The data tier stays off spot: postgres has no spot toleration, its zonal disk pins it (ch.05), and a reclaimed Postgres node is an outage (Part 03 ch.05). This is the Part 06 ch.06 rule — spot the stateless, never the data — realised by Karpenter config, not app edits.

5. Cost & FinOps on the Bookstore (the loop, cloud-priced)

Part 06 ch.06's loop is observe → right-size → enforce → re-measure; on cloud it gains real dollars:

# 1. RIGHT-SIZE requests FIRST (Part 06 ch.06) — the catalog recommendation
#    there (cpu 40m, mem 96Mi==limit) shrinks what the autoscaler must buy.
# 2. NODE autoscaler sized to real requests (steps 2-3) — no fleet of air.
# 3. SPOT the stateless tiers (step 4) — 60-90% off those nodes.
# 4. SCALE-TO-ZERO: payments-worker via KEDA (Part 06 ch.04) + Karpenter
#    consolidation removes the idle node entirely at 3am.
# 5. COMMITTED-USE: cover the steady baseline (postgres + min HPA replicas)
#    with Savings Plans / Reserved / CUD (10-60% off the always-on part).
# 6. COST-ALLOCATE: tag nodes/resources by owner; OpenCost (Part 06 ch.06) or
#    the cloud's split-cost/cost-allocation tooling attributes $ per
#    namespace/workload -> the Bookstore's spend is OWNED, not discovered.
kubectl get nodes -L karpenter.sh/capacity-type    # spot vs on-demand mix (priced)

On kind the dollars are synthetic (Part 06 ch.06 said this); the efficiency ratio (usage ÷ request) and the spot/consolidation behaviour are real on the managed cluster.

6. The CRD-intrinsic dry-run (documented, like every prior CRD object)

# from the repo root (full-guide/) — RUNNABLE on kind, no cloud:
kubectl apply --dry-run=client -f examples/bookstore/cloud/karpenter-nodepool.yaml
# error: ... no matches for kind "NodePool" in version "karpenter.sh/v1"
# error: ... no matches for kind "EC2NodeClass" in version "karpenter.k8s.aws/v1"

That is expected and correct — the exact precedent of 51-gateway.yaml, 83-keda-scaledobject.yaml, 70-kyverno-policy.yaml, 18-postgres-snapshot.yaml, the argocd/ tree, and operators/velero-backup.yaml.
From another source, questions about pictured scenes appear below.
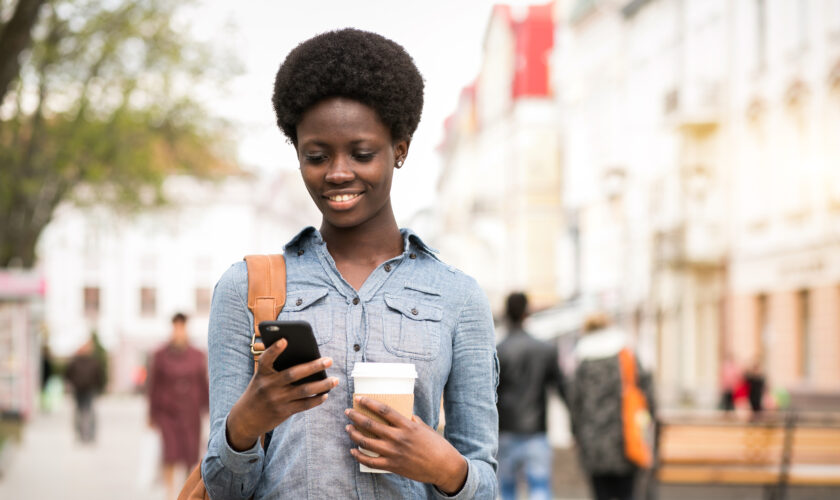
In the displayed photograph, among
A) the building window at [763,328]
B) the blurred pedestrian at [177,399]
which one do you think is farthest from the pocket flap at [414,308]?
the building window at [763,328]

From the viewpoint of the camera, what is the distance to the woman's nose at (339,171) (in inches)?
96.7

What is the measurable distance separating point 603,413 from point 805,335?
18.1 m

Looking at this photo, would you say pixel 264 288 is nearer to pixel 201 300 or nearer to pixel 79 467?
pixel 79 467

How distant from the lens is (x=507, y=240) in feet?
184

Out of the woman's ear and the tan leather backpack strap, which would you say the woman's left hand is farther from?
the woman's ear

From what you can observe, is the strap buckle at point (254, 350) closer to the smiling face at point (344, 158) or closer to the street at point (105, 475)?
the smiling face at point (344, 158)

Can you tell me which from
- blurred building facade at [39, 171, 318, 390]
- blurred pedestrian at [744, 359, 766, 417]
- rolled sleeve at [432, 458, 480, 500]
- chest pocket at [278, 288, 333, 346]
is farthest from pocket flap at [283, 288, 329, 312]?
blurred building facade at [39, 171, 318, 390]

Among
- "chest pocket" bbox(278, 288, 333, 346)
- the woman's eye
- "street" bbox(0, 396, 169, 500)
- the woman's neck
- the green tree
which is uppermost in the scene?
the green tree

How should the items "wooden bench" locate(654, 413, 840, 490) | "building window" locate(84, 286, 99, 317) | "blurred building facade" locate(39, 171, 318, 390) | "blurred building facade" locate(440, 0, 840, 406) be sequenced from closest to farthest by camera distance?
1. "wooden bench" locate(654, 413, 840, 490)
2. "blurred building facade" locate(440, 0, 840, 406)
3. "blurred building facade" locate(39, 171, 318, 390)
4. "building window" locate(84, 286, 99, 317)

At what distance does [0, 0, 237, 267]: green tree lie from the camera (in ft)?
85.3

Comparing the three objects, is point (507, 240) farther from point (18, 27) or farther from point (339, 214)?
point (339, 214)

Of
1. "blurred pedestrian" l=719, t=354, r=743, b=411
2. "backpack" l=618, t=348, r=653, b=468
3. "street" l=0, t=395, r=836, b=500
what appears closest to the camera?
"backpack" l=618, t=348, r=653, b=468

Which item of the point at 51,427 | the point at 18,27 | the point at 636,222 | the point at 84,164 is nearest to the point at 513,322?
the point at 18,27

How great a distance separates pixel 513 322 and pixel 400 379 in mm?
7589
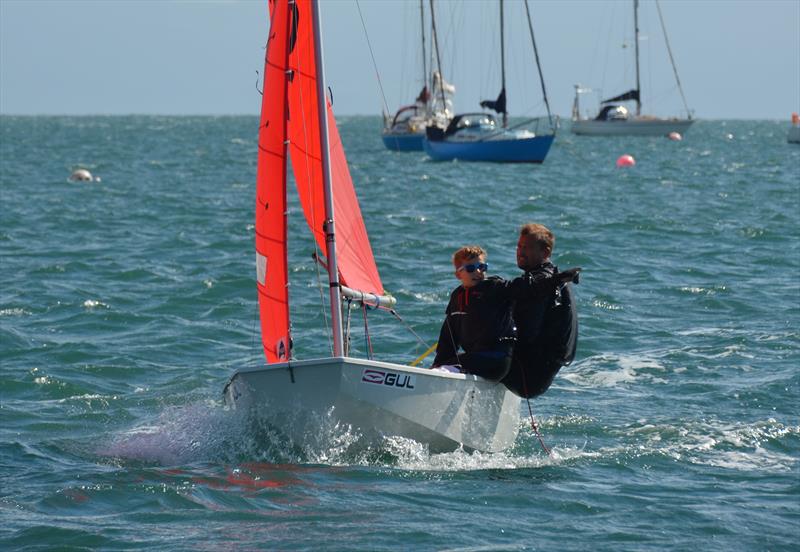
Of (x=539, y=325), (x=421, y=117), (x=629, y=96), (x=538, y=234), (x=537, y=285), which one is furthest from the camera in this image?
(x=629, y=96)

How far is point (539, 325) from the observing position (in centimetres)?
827

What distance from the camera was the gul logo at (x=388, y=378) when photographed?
774 cm

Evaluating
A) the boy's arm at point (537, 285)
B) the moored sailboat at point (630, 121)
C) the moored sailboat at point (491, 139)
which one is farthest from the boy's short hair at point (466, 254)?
the moored sailboat at point (630, 121)

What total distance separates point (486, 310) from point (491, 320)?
7cm

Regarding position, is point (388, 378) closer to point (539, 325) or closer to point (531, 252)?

The file is schema-correct (verified against the Karpenter API reference); the CRDs must exist first (step 2). Its header documents this exactly.
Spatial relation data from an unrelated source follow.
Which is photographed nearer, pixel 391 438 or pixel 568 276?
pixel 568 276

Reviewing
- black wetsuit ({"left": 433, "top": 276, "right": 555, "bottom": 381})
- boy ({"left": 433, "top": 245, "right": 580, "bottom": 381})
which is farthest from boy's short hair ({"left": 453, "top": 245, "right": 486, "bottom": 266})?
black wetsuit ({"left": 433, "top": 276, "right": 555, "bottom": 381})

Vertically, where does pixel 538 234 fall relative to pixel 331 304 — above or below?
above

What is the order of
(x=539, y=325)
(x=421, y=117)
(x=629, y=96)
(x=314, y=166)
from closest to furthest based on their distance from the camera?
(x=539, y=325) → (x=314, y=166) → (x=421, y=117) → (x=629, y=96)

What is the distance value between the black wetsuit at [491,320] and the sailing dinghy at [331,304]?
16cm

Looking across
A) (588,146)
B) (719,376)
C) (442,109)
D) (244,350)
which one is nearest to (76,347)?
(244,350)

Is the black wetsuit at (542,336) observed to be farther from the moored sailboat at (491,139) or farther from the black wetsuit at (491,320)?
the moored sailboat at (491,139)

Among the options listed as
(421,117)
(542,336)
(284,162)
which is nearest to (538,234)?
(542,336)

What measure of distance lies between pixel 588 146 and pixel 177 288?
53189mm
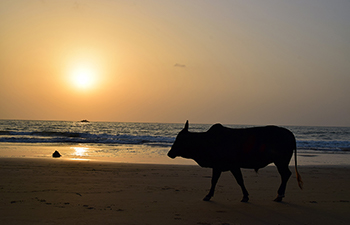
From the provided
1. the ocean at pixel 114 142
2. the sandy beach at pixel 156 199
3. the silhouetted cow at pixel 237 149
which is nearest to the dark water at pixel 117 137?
the ocean at pixel 114 142

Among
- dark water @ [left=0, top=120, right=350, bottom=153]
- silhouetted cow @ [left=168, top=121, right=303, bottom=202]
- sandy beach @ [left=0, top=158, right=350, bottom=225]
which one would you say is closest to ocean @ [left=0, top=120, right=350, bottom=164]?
dark water @ [left=0, top=120, right=350, bottom=153]

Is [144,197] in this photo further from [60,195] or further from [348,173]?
[348,173]

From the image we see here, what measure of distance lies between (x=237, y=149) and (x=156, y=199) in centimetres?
207

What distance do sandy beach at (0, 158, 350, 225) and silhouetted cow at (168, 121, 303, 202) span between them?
2.67 feet

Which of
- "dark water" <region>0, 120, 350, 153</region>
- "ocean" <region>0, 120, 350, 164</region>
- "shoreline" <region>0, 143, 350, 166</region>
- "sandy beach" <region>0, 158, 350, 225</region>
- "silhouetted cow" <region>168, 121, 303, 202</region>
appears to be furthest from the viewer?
"dark water" <region>0, 120, 350, 153</region>

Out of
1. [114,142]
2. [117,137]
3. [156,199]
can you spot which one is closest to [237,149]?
[156,199]

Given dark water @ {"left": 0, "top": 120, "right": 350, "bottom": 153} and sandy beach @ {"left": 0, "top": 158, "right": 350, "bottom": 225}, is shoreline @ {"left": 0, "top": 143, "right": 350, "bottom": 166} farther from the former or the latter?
dark water @ {"left": 0, "top": 120, "right": 350, "bottom": 153}

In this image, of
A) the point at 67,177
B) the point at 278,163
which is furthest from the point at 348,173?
A: the point at 67,177

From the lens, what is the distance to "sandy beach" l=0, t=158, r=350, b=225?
5.80m

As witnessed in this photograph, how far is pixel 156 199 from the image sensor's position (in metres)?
7.33

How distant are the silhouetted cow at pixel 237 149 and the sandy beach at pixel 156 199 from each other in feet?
2.67

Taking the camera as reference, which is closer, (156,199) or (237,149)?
(237,149)

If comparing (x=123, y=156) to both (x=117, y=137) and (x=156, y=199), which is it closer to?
(x=156, y=199)

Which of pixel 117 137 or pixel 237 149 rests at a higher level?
pixel 237 149
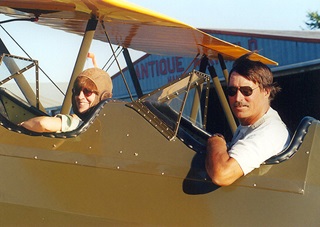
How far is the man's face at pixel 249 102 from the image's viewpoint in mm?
3449

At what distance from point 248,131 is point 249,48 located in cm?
1092

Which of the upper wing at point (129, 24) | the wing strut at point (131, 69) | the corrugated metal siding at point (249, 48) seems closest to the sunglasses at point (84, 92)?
the upper wing at point (129, 24)

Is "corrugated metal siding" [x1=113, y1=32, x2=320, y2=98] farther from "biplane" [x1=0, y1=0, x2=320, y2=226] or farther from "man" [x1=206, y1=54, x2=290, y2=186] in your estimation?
"biplane" [x1=0, y1=0, x2=320, y2=226]

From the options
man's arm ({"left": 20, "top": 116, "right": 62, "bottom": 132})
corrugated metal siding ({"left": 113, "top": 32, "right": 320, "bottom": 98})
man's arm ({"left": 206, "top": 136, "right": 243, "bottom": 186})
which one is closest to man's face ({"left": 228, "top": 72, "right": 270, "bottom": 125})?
man's arm ({"left": 206, "top": 136, "right": 243, "bottom": 186})

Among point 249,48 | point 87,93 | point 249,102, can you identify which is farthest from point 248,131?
point 249,48

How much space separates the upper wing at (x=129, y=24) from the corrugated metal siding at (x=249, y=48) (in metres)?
4.01

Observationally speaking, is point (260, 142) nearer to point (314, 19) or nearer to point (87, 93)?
point (87, 93)

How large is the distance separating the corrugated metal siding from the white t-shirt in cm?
779

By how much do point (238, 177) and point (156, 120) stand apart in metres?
0.61

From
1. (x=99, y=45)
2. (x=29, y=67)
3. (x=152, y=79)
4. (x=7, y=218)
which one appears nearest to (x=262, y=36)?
(x=152, y=79)

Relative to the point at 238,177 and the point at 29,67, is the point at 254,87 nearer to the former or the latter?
the point at 238,177

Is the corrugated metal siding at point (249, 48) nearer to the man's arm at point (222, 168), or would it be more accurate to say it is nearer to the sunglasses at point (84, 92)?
the sunglasses at point (84, 92)

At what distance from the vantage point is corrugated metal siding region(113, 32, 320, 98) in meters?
13.0

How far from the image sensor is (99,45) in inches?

Lineage note. This is the node tier the Part 06 ch.04 HPA/KEDA callouts and the Part 06 ch.06 FinOps loop pointed at — "a node autoscaler (Cluster Autoscaler/Karpenter) for the Pod growth" and "spot for fault-tolerant tiers, protected by PDBs + spread". It deepens, never contradicts, those callouts. The Bookstore manifests, 84-pdb.yaml, and the scheduling layer are unchanged — spot is a Karpenter-config decision, not an app edit.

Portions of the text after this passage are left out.